__Task item__: Leave the pictures out. Return all other data exactly.

__Data extract__:
==============================
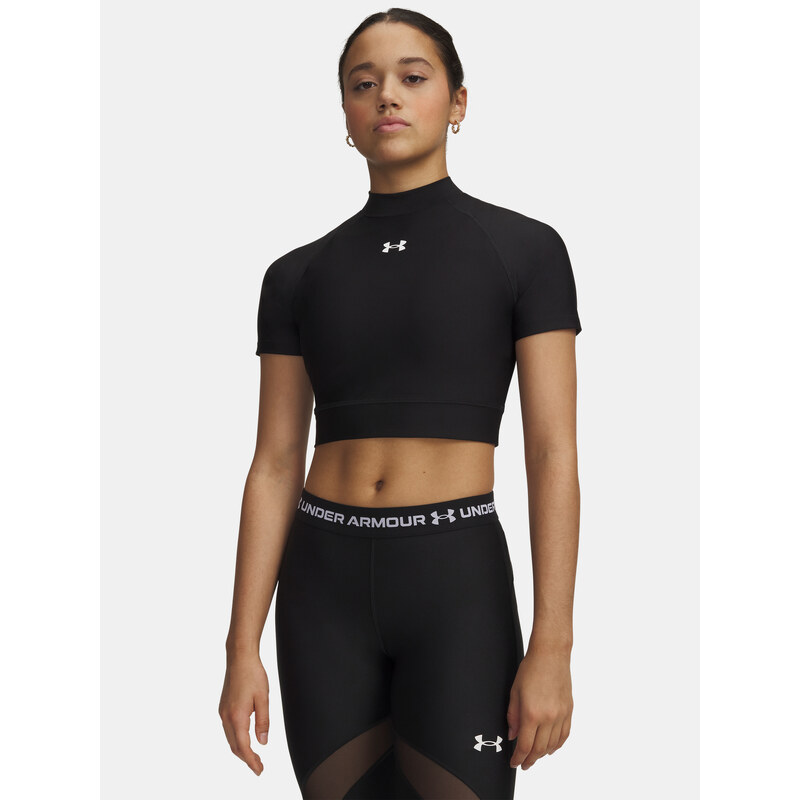 Under Armour HeatGear Crop Mock SS triko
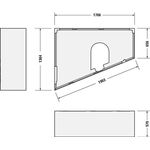 Duravit Wannenträger für 700216, 1800x1400mm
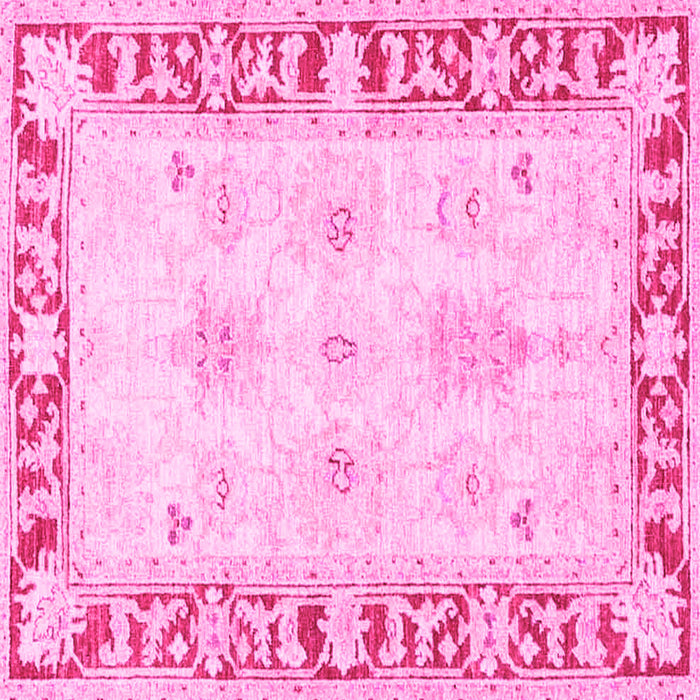 Square Persian Pink Traditional Rug, tr4647pnk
==============================
__Solution below__:
 Under Armour HeatGear Crop Mock SS triko
 Duravit Wannenträger für 700216, 1800x1400mm
 Square Persian Pink Traditional Rug, tr4647pnk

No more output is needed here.